Source document:
((
The weather was sunny with blue skies and some cumulus but there was a strong wind blowing over the hill from the east which meant that anyone working outside was quickly chilled. Using radios from inside the cars was the obvious alternative. Fortunately, Ken G0ITI brought along his camera so we have some pictures of the evening.
Martin M0GQB and Anthony G0WFG

Martin M0GQB watched by Anthony G0WFG and John G7ELX as he sets up his FT-991.










Kai M3VCU and Richard 2E0MTW

Kai M3VCU (at the wheel) and Richard 2E0MTW shelter in their vehicle as they monitor the 20m band. Kai and Richard included Slovenia and Spain in their QSOs







Eric M0JCK



Eric M0JCK - again, sheltering from the wind - uses 2m











Cars and aerials

Kai M3VCU and Richard 2E0MWT in the red Land Rover are using a roof-mounted Screwdriver-type antenna, Martin M0GQB behind the white Golf is using a pole-mounted 6m inverted vee dipole








Martin M0GQB

Martin M0GQB secures the power connectors to the battery before retreating from the wind inside the car. The UKAC 6m Contest started shortly after this picture was taken and Martin gave points to 8 different contestants - and submitted a checklog!







Our next event was the Practical Wireless 144MHz Contest on 12th June. We set up a station in the car park of Mount Tabor Methodist Church. The weather was cloudy and damp with occasional showers.The 144MHz Contest station

The station was a Yaesu FT-817 feeding a 7-element ZL-Special on a 4m pole.
))
Collected material:
((
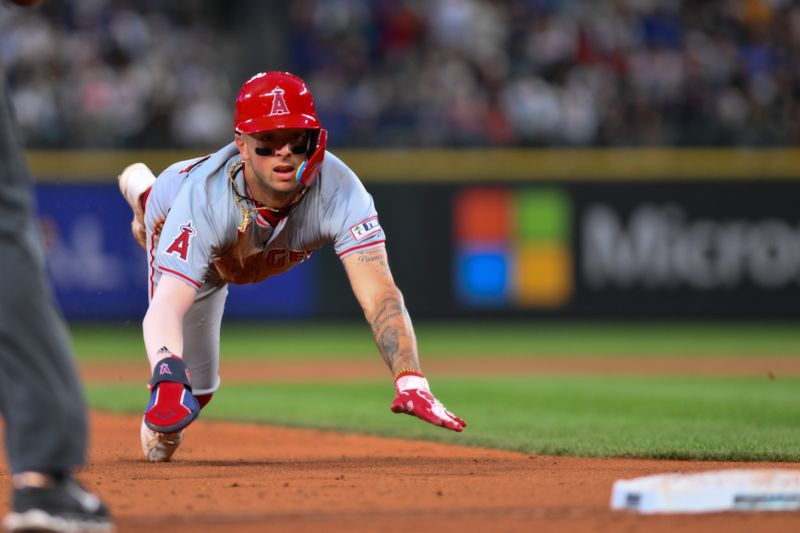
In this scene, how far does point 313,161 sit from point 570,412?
12.0ft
))
Exercises:
a. In the amateur radio account, swap "cloudy and damp" for "overcast and wet" and write out the passage that begins at "Martin M0GQB secures" and stops after "on a 4m pole.".
b. According to the amateur radio account, what antenna was Martin M0GQB using behind the white Golf?
c. Translate this sentence from the amateur radio account into Spanish: "The station was a Yaesu FT-817 feeding a 7-element ZL-Special on a 4m pole."
The material is not required for this work.

Response list:
a.
Martin M0GQB secures the power connectors to the battery before retreating from the wind inside the car. The UKAC 6m Contest started shortly after this picture was taken and Martin gave points to 8 different contestants - and submitted a checklog!







Our next event was the Practical Wireless 144MHz Contest on 12th June. We set up a station in the car park of Mount Tabor Methodist Church. The weather was overcast and wet with occasional showers.The 144MHz Contest station

The station was a Yaesu FT-817 feeding a 7-element ZL-Special on a 4m pole.

b. A pole-mounted 6m inverted vee dipole.

c. La estación era un Yaesu FT-817 que alimentaba una ZL-Special de 7 elementos sobre un mástil de 4 m.